Here we report some pytoda
usage examples.
Example data can be downloaded here.
The example smiles_vocab_creator.py creates a SMILESLanguage
object and iterates the data to build a vocabulary of tokens which is saved.
(pytoda) $ python examples/smiles_vocab_creator.py -h
usage: smiles_vocab_creator.py [-h] smi_path pretrained_path
positional arguments:
smi_path path to a folder with .smi files
pretrained_path path to a folder to store the language as text files.
optional arguments:
-h, --help show this help message and exit
The example smiles_to_fingerprints.py converts a .smi file into a .csv containing Morgan fingerprints with tunable radius and bits.
(pytoda) $ python examples/smiles_to_fingerprints.py -h
usage: smiles_to_fingerprints.py [-h] [-r RADIUS] [-b BITS]
smi_filepath output_filepath
positional arguments:
smi_filepath path to a input .smi file
output_filepath path to a output .csv file
optional arguments:
-h, --help show this help message and exit
-r RADIUS, --radius RADIUS
radius for the fingerprints. Defaults to 2
-b BITS, --bits BITS number of bits composing the fingerprint. Defaults to
512
The example split_csv_data.py split .csv
data in train and test with different configurations.
(pytoda) $ python examples/split_csv_data.py -h
usage: split_csv_data.py [-h] -f FILEPATHS [FILEPATHS ...] -o OUTPUT_PATH -d
DATA_TYPE -m {random,file} [-s SEED]
[-t TEST_FRACTION] [-n NUMBER_OF_COLUMNS]
[-i INDEX_COL] [--separator SEPARATOR]
[--header HEADER]
optional arguments:
-h, --help show this help message and exit
-f FILEPATHS [FILEPATHS ...], --filepaths FILEPATHS [FILEPATHS ...]

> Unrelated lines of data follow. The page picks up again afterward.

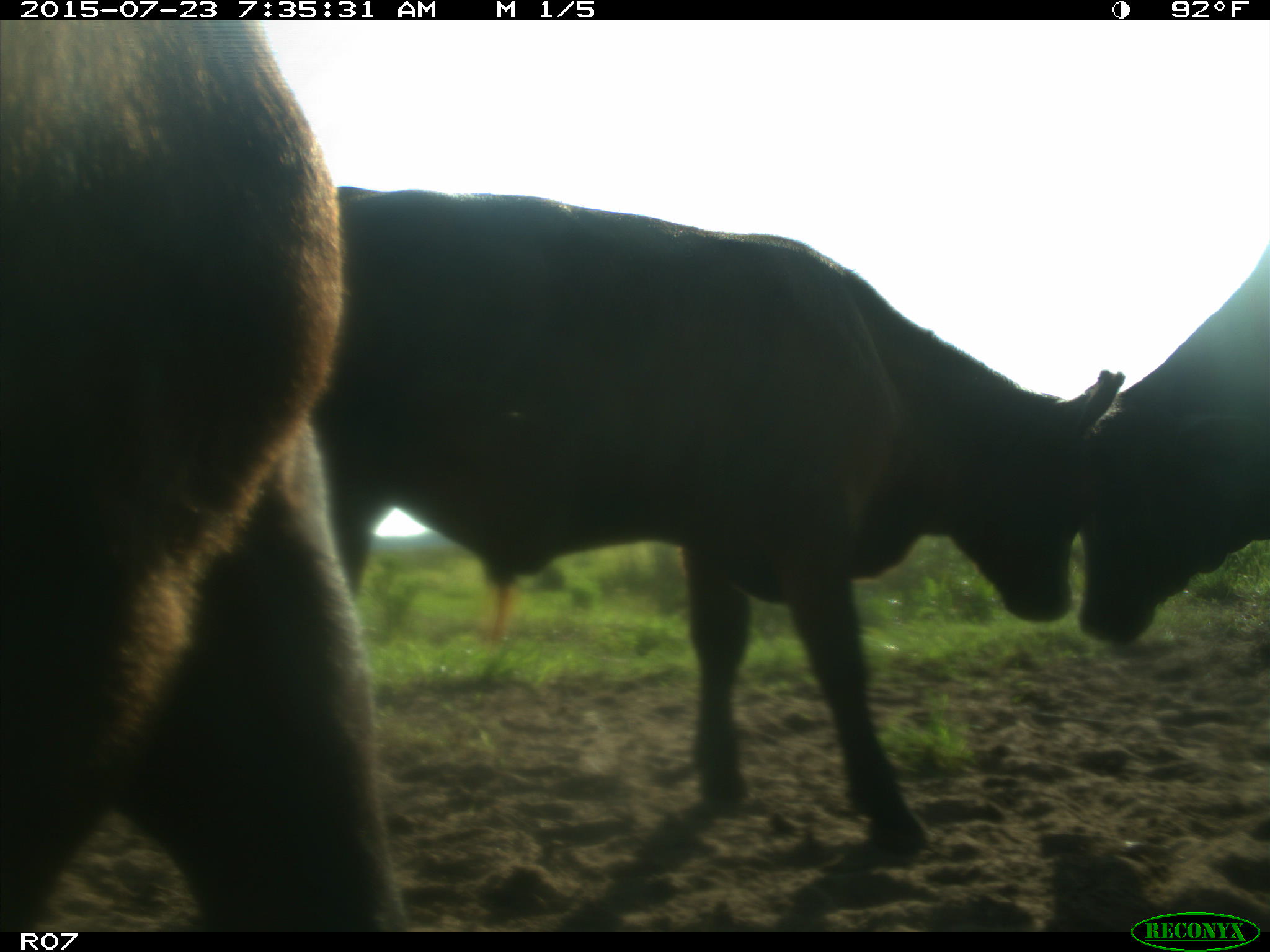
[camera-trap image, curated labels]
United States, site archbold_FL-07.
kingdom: Animalia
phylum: Chordata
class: Mammalia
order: Artiodactyla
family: Bovidae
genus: Bos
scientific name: Bos taurus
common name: domestic cow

list of files to use to generate the splits
-o OUTPUT_PATH, --output_path OUTPUT_PATH
path to a input .smi file
-d DATA_TYPE, --data_type DATA_TYPE
data type, used to generate the output file names
-m {random,file}, --mode {random,file}
strategy used to split the data
-s SEED, --seed SEED seed used by the random generator. Defaults to 42
-t TEST_FRACTION, --test_fraction TEST_FRACTION
portion of samples in testing data. Defaults to 0.1
-n NUMBER_OF_COLUMNS, --number_of_columns NUMBER_OF_COLUMNS
number of columns used to generate a hash. Defaults to
12
-i INDEX_COL, --index_col INDEX_COL
index column in the .csv flies. Defaults to 0
--separator SEPARATOR
separators in the .csv files. Defaults to ","
--header HEADER header row in the .csv files. Defaults to 0
For more examples see other repositories in the PaccMann organization.
The example vocab_from_legacy_language.py loads a pickled SMILESLanguage
object created with pytoda<=0.1.0
and assigns the data to the refactored class (pytoda>=0.2.0
), so the "pretrained" instance can be saved to a directory (including the vocabulary of tokens).
(pytoda) $ python examples/vocab_from_legacy_language.py -h
usage: vocab_from_legacy_language.py [-h]
smiles_language_filepath pretrained_path
positional arguments:
smiles_language_filepath
path to a .pkl file of a legacy smiles language.
pretrained_path path to a folder to store the language as text files.
optional arguments:
-h, --help show this help message and exit